For my birthday, my friend took me to see a Rabbi that is very special to her. In my search for spirituality, I never thought that it would take me to a private meeting with such a deeply observant Rabbi.
Nervous and excited are the two words that describe my feelings as I entered the house. The orthodox community has always been a mystery to me. It often made me feel less than because I didn’t know enough, didn’t pray the way they did, and never thought I could catch up even if I started studying right away. Still a mystery, but I don’t feel bad anymore.
Upon entering the house, my friend immediately introduced me to those who were assisting the Rabbi with all his visitors. They made me feel comfortable and although I was not dressed like them or spoke like them, I felt absolutely welcomed.

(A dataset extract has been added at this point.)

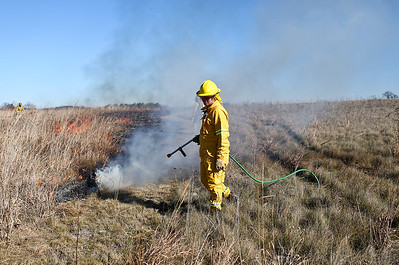 Josh Peckler - Jpeckler@shawmedia.com A firefighter with the Davey Resource Group prepares to spray water on a prescribed burn at The Sanctuary of Bull Valley housing community in Woodstock Tuesday, November 13, 2012.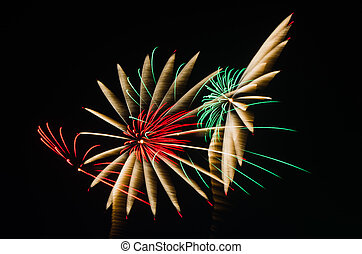 An image of exploding fireworks at night Represents a...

It was time for me to go see the Rabbi and I was chicken. My friend asked, “Do you want me to walk you in?” And of course, I said, “Yes.” And we entered the room together.
My friend left us alone, and as the Rabbi and I began talking, I felt immediately at ease. This man could not be more different than me and we may never speak again, but at that moment, it didn’t matter. All he wanted to give to me were blessings and a prayer. I told him of the highs and lows of the past few years and the hopes that I have for the future. I shared with him my recent passion for Jewish meditation and he spoke briefly of the strength of my own breath. He then said, “Let’s breathe together.” He asked me to open my palms and breathe deeply and whispered, “Breathe happiness in and sadness out.” His voice was quiet and beautiful and in his hushed tone, I felt safe.
When we were done, he then asked me to take my hands to cup my face. I did this and not knowing what to expect, I looked up at him. He began my blessing with this, “Hashem loves you.” Frankly, I know he said more, but this is what struck me to my core. Hashem loves me. How beautifully simple and powerful. Maybe it is because I needed/wanted to hear it.
In this birthday year, I begin to notice how much I do pray and how much better I feel afterwards. Praying, breathing, giving gratitude, or asking for help – whatever it is, it feels good to speak with G-d.